BOSS: a novel scaffolding algorithm based on an optimized scaffold graph

作者:Luo, Junwei; Wang, Jianxin*; Zhang, Zhen; Li, Min; Wu, Fang-Xiang
来源:Bioinformatics, 2017, 33(2): 169-176.
DOI:10.1093/bioinformatics/btw597

摘要

Motivation: While aiming to determine orientations and orders of fragmented contigs, scaffolding is an essential step of assembly pipelines and can make assembly results more complete. Most existing scaffolding tools adopt scaffold graph approaches. However, due to repetitive regions in genome, sequencing errors and uneven sequencing depth, constructing an accurate scaffold graph is still a challenge task. @@@ Results: In this paper, we present a novel algorithm (called BOSS), which employs paired reads for scaffolding.
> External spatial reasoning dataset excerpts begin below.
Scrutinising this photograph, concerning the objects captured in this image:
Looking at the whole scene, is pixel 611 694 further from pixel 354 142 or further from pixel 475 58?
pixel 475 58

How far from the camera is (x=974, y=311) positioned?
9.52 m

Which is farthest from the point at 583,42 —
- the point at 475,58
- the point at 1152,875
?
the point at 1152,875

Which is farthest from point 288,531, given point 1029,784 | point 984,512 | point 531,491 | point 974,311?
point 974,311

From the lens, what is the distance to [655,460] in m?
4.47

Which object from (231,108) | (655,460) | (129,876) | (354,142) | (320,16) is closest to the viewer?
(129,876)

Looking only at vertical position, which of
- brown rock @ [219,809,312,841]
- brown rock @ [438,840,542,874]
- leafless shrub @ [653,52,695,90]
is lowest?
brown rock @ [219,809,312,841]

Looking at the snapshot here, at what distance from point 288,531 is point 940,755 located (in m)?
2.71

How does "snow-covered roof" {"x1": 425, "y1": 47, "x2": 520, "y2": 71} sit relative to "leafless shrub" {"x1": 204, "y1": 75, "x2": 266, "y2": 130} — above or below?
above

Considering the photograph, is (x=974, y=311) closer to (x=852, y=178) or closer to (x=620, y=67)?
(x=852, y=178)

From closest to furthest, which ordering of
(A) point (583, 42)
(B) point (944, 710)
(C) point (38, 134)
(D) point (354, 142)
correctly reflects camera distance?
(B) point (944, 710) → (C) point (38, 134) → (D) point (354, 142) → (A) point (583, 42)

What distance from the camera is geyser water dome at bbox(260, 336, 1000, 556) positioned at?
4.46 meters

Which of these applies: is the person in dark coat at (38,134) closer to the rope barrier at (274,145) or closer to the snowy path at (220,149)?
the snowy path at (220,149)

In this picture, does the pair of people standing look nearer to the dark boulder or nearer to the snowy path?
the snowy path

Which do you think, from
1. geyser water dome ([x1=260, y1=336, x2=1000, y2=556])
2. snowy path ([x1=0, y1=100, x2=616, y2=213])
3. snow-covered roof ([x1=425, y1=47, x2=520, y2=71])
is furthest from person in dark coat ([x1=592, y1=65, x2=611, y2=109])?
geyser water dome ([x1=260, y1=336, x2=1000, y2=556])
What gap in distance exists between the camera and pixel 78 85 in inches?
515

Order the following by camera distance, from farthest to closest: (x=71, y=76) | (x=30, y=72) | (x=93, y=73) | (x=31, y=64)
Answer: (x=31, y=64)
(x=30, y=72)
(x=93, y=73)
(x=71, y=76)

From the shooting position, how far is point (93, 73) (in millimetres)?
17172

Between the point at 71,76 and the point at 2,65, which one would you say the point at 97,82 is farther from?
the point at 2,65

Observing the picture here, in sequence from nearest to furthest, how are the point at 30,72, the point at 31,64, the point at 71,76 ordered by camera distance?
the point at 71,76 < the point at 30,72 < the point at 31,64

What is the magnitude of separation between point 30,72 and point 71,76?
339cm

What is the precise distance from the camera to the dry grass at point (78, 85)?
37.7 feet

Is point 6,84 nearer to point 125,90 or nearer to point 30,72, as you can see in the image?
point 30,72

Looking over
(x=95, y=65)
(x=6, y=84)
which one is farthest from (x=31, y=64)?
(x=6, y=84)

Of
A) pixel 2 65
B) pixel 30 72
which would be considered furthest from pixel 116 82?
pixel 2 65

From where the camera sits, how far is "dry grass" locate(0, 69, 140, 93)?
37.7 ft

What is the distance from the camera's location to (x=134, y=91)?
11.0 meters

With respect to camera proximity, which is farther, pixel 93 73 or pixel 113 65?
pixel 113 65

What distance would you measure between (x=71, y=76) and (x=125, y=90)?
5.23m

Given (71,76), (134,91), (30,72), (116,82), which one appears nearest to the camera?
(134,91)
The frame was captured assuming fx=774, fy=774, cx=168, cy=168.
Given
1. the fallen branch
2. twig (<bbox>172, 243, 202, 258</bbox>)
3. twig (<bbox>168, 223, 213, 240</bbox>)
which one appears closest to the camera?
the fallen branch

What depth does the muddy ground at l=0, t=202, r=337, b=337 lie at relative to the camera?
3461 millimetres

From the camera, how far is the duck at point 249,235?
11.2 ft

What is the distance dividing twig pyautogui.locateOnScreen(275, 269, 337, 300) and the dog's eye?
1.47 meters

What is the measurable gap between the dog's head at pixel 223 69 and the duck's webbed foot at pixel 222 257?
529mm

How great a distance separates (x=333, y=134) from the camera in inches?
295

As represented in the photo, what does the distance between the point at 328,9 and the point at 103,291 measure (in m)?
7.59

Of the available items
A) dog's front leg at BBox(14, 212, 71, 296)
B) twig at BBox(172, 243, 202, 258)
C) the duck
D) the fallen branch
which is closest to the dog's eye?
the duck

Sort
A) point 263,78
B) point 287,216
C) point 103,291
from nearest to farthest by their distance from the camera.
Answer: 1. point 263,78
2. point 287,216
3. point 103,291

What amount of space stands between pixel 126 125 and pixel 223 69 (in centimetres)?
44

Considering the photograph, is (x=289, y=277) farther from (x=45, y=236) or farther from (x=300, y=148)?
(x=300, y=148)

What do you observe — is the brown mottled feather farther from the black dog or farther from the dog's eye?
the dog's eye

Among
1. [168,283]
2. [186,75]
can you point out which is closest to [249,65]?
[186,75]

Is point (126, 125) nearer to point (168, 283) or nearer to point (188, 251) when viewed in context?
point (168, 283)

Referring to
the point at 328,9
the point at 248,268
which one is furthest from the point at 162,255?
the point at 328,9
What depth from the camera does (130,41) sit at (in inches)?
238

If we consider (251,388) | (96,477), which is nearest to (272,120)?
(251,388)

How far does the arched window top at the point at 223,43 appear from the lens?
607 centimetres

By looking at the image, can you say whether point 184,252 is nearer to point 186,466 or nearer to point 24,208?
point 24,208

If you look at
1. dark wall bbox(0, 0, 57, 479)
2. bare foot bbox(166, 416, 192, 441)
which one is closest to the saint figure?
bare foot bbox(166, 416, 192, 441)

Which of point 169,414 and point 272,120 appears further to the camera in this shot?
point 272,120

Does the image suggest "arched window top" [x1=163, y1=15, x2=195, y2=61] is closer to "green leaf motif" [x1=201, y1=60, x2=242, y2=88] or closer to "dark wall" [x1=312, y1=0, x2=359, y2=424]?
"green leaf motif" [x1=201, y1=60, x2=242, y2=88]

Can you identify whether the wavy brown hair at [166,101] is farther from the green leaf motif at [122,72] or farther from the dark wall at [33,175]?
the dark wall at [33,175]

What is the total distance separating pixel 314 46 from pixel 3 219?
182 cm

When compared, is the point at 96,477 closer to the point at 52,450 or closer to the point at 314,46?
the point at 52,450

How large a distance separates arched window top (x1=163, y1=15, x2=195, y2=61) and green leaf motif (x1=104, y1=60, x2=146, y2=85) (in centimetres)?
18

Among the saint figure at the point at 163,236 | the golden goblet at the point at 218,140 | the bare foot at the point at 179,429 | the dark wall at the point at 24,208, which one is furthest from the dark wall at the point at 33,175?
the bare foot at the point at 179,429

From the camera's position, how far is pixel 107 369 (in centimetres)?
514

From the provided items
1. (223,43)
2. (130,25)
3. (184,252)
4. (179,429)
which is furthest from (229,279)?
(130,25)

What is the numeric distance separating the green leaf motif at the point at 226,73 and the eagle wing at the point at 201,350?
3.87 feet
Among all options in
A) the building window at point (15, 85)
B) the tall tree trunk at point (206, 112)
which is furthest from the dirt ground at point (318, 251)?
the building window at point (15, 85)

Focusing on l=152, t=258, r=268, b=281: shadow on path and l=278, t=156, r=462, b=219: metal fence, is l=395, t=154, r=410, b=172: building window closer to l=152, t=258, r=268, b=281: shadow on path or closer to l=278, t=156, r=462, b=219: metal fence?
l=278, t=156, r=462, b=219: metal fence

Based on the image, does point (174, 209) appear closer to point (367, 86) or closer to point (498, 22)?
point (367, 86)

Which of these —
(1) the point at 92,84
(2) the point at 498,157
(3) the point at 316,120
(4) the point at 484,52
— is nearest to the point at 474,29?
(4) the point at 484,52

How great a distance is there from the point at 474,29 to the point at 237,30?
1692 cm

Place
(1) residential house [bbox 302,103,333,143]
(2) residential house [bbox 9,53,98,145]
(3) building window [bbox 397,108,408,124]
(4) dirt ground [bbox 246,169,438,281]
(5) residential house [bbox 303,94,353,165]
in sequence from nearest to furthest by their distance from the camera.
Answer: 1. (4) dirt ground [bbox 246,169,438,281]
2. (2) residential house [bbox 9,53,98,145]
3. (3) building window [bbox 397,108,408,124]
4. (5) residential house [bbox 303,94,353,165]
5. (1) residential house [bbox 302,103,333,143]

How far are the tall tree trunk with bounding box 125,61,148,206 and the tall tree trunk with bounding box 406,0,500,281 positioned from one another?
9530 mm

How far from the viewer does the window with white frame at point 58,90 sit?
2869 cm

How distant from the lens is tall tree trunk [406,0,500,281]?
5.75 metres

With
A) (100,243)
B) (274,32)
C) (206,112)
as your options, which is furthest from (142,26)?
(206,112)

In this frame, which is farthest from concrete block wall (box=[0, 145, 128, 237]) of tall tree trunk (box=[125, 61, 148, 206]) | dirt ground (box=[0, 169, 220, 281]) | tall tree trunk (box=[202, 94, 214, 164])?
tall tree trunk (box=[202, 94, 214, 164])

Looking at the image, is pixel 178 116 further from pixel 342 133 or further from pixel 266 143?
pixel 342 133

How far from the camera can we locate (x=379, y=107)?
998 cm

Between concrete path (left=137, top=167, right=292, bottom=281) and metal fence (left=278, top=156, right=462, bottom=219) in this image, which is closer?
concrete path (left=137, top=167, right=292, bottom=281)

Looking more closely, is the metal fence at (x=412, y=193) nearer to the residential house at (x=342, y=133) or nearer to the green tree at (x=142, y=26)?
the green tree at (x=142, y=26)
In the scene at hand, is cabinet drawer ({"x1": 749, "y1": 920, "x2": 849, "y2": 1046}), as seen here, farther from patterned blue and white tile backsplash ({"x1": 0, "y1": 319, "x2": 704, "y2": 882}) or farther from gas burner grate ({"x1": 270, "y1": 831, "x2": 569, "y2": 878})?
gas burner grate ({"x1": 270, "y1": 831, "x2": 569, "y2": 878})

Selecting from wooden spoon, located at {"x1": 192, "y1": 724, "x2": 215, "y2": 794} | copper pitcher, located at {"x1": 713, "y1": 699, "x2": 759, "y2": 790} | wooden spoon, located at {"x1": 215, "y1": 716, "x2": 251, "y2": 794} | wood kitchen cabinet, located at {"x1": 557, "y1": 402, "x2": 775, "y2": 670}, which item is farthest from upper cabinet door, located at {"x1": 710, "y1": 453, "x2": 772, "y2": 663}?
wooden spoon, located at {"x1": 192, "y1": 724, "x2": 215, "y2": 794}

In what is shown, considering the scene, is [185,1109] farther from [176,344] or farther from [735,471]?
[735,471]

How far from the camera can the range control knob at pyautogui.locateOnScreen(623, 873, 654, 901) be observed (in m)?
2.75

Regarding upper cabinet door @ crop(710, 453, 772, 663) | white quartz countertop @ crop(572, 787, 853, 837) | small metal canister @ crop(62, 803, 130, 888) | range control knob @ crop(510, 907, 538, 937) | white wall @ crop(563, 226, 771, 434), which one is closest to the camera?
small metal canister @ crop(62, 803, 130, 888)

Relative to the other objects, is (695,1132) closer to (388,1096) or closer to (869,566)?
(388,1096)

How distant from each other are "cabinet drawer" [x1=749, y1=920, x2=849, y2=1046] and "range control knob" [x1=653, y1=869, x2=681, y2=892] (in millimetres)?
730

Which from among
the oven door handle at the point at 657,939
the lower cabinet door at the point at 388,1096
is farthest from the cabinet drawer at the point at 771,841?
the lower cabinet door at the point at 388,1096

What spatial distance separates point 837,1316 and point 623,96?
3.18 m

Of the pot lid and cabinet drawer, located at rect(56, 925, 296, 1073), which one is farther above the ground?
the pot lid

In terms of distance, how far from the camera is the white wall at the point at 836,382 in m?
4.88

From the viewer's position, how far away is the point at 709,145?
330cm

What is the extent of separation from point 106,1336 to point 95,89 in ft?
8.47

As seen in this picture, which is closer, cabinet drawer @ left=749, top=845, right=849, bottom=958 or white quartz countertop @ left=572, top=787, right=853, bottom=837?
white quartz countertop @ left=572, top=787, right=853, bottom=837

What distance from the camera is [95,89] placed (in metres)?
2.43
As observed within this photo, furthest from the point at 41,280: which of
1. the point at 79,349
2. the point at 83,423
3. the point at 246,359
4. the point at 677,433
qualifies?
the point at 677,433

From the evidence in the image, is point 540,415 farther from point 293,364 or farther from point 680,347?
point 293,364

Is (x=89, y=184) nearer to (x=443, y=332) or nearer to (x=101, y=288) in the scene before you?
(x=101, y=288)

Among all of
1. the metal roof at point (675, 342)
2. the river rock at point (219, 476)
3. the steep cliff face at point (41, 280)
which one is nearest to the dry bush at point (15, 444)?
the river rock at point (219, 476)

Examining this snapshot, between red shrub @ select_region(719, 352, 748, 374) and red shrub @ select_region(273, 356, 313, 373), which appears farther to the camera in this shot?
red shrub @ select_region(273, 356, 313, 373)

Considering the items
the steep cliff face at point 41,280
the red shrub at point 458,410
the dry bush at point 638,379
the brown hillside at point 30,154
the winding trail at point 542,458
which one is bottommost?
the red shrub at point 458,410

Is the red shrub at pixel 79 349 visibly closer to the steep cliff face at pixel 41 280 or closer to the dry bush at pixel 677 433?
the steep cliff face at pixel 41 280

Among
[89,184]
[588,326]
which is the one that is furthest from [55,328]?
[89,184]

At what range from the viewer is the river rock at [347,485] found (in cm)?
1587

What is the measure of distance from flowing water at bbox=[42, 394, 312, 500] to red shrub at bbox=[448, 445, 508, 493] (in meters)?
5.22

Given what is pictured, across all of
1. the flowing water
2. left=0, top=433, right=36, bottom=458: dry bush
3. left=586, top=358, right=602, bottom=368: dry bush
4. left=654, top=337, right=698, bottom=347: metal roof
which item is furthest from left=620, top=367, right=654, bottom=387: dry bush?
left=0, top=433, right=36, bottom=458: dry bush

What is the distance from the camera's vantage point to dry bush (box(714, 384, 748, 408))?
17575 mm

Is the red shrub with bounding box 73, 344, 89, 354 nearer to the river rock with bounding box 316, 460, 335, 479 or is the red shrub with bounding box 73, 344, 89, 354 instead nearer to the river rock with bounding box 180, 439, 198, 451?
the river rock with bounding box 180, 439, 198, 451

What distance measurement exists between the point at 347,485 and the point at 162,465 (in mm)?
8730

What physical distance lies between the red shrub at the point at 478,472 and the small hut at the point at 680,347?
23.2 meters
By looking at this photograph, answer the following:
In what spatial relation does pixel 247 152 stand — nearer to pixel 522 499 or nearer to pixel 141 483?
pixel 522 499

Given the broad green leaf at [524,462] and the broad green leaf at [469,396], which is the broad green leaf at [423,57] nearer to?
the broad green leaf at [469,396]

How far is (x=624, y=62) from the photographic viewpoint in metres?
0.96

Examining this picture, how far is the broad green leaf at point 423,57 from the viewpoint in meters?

To construct a scaffold graph, BOSS utilizes the distribution of insert size to decide whether an edge between two vertices (contigs) should be added and how an edge should be weighed. Moreover, BOSS adopts an iterative strategy to detect spurious edges whose removal can guarantee no contradictions in the scaffold graph. Based on the scaffold graph constructed, BOSS employs a heuristic algorithm to sort vertices (contigs) and then generates scaffolds. The experimental results demonstrate that BOSS produces more satisfactory scaffolds, compared with other popular scaffolding tools on real sequencing data of four genomes.